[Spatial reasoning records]
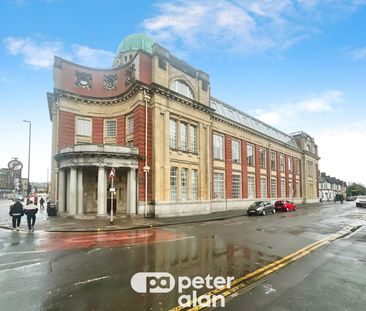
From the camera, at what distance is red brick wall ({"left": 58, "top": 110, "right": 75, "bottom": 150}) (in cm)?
2588

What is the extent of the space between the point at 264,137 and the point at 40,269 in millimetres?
41088

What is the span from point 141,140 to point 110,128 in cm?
558

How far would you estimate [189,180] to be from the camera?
90.7 ft

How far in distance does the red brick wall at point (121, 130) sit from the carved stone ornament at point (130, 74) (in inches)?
145

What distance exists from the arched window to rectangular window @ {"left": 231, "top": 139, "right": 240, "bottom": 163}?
10800 mm

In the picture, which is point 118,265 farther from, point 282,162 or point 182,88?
point 282,162

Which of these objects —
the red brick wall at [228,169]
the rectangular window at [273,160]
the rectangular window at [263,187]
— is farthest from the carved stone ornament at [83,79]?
the rectangular window at [273,160]

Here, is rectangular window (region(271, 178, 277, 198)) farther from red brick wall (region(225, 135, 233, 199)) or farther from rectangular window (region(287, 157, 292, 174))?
red brick wall (region(225, 135, 233, 199))

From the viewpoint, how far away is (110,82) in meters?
28.9

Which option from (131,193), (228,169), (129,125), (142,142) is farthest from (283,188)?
(131,193)

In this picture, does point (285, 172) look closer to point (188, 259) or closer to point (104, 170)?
point (104, 170)

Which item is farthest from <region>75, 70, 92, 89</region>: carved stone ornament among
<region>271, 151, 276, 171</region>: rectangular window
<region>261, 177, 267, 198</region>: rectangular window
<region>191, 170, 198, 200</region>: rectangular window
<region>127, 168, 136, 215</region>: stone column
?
<region>271, 151, 276, 171</region>: rectangular window

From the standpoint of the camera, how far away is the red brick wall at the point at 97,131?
27.8 meters

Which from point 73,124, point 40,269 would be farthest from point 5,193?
point 40,269
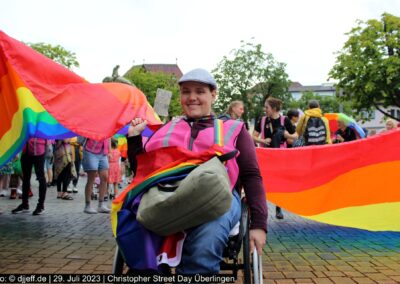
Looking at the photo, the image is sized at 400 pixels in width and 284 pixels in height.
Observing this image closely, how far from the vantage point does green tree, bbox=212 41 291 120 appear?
167 ft

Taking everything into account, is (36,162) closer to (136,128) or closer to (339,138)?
(136,128)

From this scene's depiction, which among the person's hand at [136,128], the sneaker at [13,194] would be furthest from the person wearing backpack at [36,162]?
the person's hand at [136,128]

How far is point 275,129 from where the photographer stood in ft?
24.4

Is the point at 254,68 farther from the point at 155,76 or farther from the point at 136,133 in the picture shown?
the point at 136,133

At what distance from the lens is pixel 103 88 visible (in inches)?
198

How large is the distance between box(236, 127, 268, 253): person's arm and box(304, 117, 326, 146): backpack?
4.98 metres

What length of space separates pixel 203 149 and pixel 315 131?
5.21 m

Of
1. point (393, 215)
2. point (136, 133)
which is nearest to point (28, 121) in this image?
point (136, 133)

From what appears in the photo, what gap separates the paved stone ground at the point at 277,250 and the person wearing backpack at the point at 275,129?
1.27 metres

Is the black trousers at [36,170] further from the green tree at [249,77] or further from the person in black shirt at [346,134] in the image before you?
the green tree at [249,77]

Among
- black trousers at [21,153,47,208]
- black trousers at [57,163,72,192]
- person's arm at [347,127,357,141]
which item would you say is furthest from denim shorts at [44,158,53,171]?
person's arm at [347,127,357,141]

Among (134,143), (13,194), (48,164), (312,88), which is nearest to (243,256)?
(134,143)

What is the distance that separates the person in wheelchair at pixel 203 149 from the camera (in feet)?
7.55

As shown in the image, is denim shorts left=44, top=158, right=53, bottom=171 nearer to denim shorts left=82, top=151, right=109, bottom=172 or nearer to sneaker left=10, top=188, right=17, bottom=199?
sneaker left=10, top=188, right=17, bottom=199
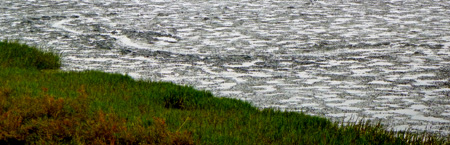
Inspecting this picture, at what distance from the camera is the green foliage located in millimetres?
12445

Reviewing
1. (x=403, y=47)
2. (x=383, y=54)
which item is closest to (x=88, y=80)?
(x=383, y=54)

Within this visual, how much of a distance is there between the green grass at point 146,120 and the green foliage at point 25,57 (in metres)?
1.99

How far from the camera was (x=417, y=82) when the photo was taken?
11883mm

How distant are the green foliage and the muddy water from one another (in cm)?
47

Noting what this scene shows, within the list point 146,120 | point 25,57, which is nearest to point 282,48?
point 25,57

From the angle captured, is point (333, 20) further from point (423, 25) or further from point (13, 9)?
point (13, 9)

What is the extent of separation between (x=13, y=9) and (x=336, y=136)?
2143cm

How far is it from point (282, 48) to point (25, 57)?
6.75m

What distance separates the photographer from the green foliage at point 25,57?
12445 mm

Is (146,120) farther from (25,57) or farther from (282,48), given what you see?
(282,48)

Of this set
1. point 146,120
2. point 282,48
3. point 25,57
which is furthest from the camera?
point 282,48

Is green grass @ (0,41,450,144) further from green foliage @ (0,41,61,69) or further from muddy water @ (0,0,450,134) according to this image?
green foliage @ (0,41,61,69)

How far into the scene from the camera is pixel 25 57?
1285 centimetres

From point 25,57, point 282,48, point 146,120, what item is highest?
point 146,120
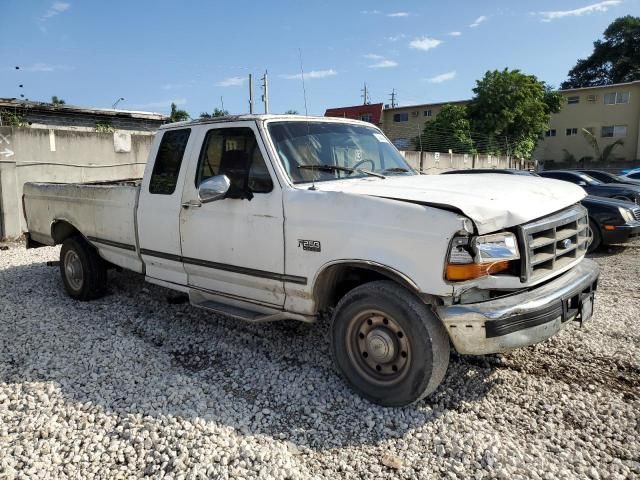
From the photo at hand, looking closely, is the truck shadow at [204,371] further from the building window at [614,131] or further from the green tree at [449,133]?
the building window at [614,131]

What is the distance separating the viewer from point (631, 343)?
169 inches

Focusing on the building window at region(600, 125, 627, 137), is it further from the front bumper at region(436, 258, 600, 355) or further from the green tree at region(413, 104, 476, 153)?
the front bumper at region(436, 258, 600, 355)

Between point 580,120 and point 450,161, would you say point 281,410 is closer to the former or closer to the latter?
point 450,161

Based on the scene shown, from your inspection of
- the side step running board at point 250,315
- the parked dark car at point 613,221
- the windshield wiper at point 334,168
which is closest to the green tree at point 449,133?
the parked dark car at point 613,221

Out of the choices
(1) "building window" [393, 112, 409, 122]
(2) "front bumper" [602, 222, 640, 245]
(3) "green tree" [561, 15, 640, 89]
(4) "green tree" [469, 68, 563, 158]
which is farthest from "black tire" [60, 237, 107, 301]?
(3) "green tree" [561, 15, 640, 89]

_Objective_
Starting with the line that holds "From the angle", retype each line through the last one in the listing above, exactly as written. Do not copy any pictures.

_The reply_
From the angle captured, is point (333, 20) further from point (423, 25) or further from point (13, 9)?
point (13, 9)

What is the extent of separation between (x=13, y=9) and (x=336, y=136)?
2143cm

How far is it from point (282, 48) to point (25, 57)?
6.75m

What distance separates the photographer from the green foliage at point 25,57?
12445 mm

Is (146,120) farther from (25,57) or farther from (282,48), given what you see?
(282,48)

Of this set
1. point 146,120
2. point 282,48
3. point 25,57
which is furthest from the camera?
point 282,48

Is green grass @ (0,41,450,144) further from green foliage @ (0,41,61,69) or further from muddy water @ (0,0,450,134) according to this image?
green foliage @ (0,41,61,69)

How far into the scene from the camera is pixel 25 57?
1285 centimetres

From point 25,57, point 282,48, point 146,120, what item is highest?
point 146,120
From the photo at hand, looking closely, is the truck shadow at [204,371] further from the building window at [614,131] or further from the green tree at [449,133]?
the building window at [614,131]

What is the distance separating the viewer from point (631, 343)?
169 inches

Focusing on the building window at region(600, 125, 627, 137), is it further from the front bumper at region(436, 258, 600, 355) or further from the green tree at region(413, 104, 476, 153)?
the front bumper at region(436, 258, 600, 355)

Between point 580,120 and point 450,161, would you say point 281,410 is closer to the former or closer to the latter?
point 450,161

Based on the scene shown, from your inspection of
- the side step running board at point 250,315
- the parked dark car at point 613,221
- the windshield wiper at point 334,168
which is closest to the green tree at point 449,133?
the parked dark car at point 613,221

Out of the choices
(1) "building window" [393, 112, 409, 122]
(2) "front bumper" [602, 222, 640, 245]
(3) "green tree" [561, 15, 640, 89]
(4) "green tree" [469, 68, 563, 158]
which is farthest from "black tire" [60, 237, 107, 301]?
(3) "green tree" [561, 15, 640, 89]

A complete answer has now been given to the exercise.